Am Fam Physician. 2007;75(5):732
Background: Although analyses of data from the Framingham database suggest that increased body mass index (BMI) is a risk factor for the development of heart failure, recent studies have noted that obesity may be associated with better outcomes in heart failure. This has become known as the “obesity paradox.” Because these findings may lead physicians to discourage patients with heart failure from losing weight, a better understanding of the relationship between obesity and heart failure is warranted.

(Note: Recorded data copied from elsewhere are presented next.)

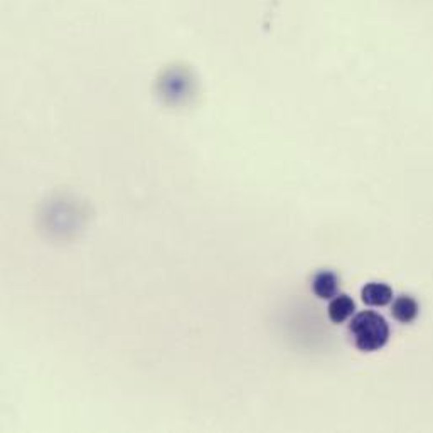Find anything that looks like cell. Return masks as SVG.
<instances>
[{
  "label": "cell",
  "instance_id": "obj_1",
  "mask_svg": "<svg viewBox=\"0 0 433 433\" xmlns=\"http://www.w3.org/2000/svg\"><path fill=\"white\" fill-rule=\"evenodd\" d=\"M349 330L354 336L356 347L364 352L381 349L390 337V327H388L386 321L380 314L371 310L356 315L352 319Z\"/></svg>",
  "mask_w": 433,
  "mask_h": 433
},
{
  "label": "cell",
  "instance_id": "obj_2",
  "mask_svg": "<svg viewBox=\"0 0 433 433\" xmlns=\"http://www.w3.org/2000/svg\"><path fill=\"white\" fill-rule=\"evenodd\" d=\"M361 297H362V302L368 304V306L383 307L391 302L393 290L384 284H368L364 288H362Z\"/></svg>",
  "mask_w": 433,
  "mask_h": 433
},
{
  "label": "cell",
  "instance_id": "obj_3",
  "mask_svg": "<svg viewBox=\"0 0 433 433\" xmlns=\"http://www.w3.org/2000/svg\"><path fill=\"white\" fill-rule=\"evenodd\" d=\"M418 310H420L418 309V304L415 302L412 297L401 295L393 302L391 314L401 324H410V322H413L417 319Z\"/></svg>",
  "mask_w": 433,
  "mask_h": 433
},
{
  "label": "cell",
  "instance_id": "obj_4",
  "mask_svg": "<svg viewBox=\"0 0 433 433\" xmlns=\"http://www.w3.org/2000/svg\"><path fill=\"white\" fill-rule=\"evenodd\" d=\"M354 307V302L349 295H346V293L336 295L329 306V319L334 324H343L349 315H352Z\"/></svg>",
  "mask_w": 433,
  "mask_h": 433
},
{
  "label": "cell",
  "instance_id": "obj_5",
  "mask_svg": "<svg viewBox=\"0 0 433 433\" xmlns=\"http://www.w3.org/2000/svg\"><path fill=\"white\" fill-rule=\"evenodd\" d=\"M337 284L339 282H337L336 275L329 273V271H322V273L315 275L314 282H312V290H314V293L319 299L329 300L336 297Z\"/></svg>",
  "mask_w": 433,
  "mask_h": 433
}]
</instances>
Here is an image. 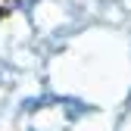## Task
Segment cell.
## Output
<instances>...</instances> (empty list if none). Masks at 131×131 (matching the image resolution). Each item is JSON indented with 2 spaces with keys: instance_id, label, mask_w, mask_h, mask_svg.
Masks as SVG:
<instances>
[{
  "instance_id": "cell-1",
  "label": "cell",
  "mask_w": 131,
  "mask_h": 131,
  "mask_svg": "<svg viewBox=\"0 0 131 131\" xmlns=\"http://www.w3.org/2000/svg\"><path fill=\"white\" fill-rule=\"evenodd\" d=\"M16 6H19V0H0V22H3V19H6V16H9Z\"/></svg>"
}]
</instances>
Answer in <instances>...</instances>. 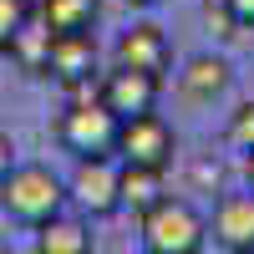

Results: Habbu and colleagues evaluated eight studies looking at the relationship between heart failure and BMI. All studies showed a correlation between higher BMI and survival. However, most studies had limitations such as sample size, insufficient delineation of variables used in adjustment, and the use of clinical instead of objective criteria in diagnosing heart failure; lead-time bias also was a possibility in one study. More importantly, the studies' findings suggest a negative impact from cachexia rather than positive effects from obesity. One study excluded patients with cachexia (defined as unintentional weight loss) but included patients with BMIs around 22 kg per m2, who had the same comparatively poor outcomes as the excluded patients. In another study the reverse occurred—patients with unintentional weight loss but a normal BMI remained in the study, whereas patients with very low BMIs were excluded.
Conclusion: Overall, the study results show an inverse relationship between BMI and survival, but one possible cause may be that patients were thinner because they were less healthy. In addition, the studies do not exclude the possibility that patients with very high BMIs (i.e., greater than 35 kg per m2) have worse mortality outcomes. If this is so, the U-shaped curve describing the relationship between BMI and mortality in the general population also would apply to patients with heart failure.
editor's note: This study raises questions similar to those posed by larger studies relating overweight and obesity to mortality. One study demonstrated a U-shaped curve with optimal BMIs at 25 kg per m2 and steady increases in mortality in the overweight range.1 Another study showed excess mortality in underweight and obese persons but no correlation between obesity and mortality in the overweight range (BMI = 25 to 29.9 kg per m2).2 Mortality may not be the best outcome measure because of the long lead times between morbidity and mortality and because of unhealthy conditions accounting for lower weights.—c.w.